Veronica smiled weakly at Foulkes and moved past him, heading towards Newbury and the body.

She almost baulked at what she saw. There was blood
everywhere
. Everywhere she looked: sprayed up the staircase, spattered and pooling on the floor, even dripping—drip by ponderous drip—from the glass chandelier high above them. Jewels lay scattered all around the body, in all manner of colours, shapes, and sizes; tiny flecks of beauty in the midst of utter, devastating violence.

The corpse itself—or what was left of it—was splayed out upon the tiled floor facedown, its head and right arm thrown up onto the bottom stair.

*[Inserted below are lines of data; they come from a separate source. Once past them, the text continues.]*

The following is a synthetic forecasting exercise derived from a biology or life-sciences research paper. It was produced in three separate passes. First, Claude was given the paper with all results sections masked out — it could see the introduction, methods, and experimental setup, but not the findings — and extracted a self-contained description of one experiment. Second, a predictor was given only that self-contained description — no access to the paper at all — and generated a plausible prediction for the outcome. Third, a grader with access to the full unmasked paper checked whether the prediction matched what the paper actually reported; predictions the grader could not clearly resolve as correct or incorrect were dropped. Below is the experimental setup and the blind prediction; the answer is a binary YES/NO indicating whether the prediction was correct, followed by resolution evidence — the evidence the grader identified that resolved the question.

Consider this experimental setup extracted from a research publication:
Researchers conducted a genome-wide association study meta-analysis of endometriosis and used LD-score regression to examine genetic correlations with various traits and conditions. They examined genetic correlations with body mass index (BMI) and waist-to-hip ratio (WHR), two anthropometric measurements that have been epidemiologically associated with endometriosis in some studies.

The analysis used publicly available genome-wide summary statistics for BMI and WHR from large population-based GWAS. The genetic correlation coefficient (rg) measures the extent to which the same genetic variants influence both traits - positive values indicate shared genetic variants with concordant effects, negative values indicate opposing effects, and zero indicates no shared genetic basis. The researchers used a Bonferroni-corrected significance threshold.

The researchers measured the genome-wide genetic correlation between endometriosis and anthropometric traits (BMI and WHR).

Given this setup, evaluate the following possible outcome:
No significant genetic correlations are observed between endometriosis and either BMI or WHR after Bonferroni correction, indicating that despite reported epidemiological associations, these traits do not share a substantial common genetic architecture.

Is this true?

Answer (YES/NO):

And there was a hole right through the middle of it, a ragged-edged void where the spider thing had chewed through the meat and bone and cartilage, burrowing through the man’s chest and bursting out through his back. Ribbons of shredded intestine hung like pink drapes from around the edges of the hole.

Newbury knelt beside the body, cradling the man’s head in his hands. The face was covered in a series of ferocious gouges, and the hair was matted with dark arterial blood.

She heard Bainbridge beside her, but couldn’t look away from the obscenity before her, couldn’t tear her eyes away from the sheer horror of what she was seeing.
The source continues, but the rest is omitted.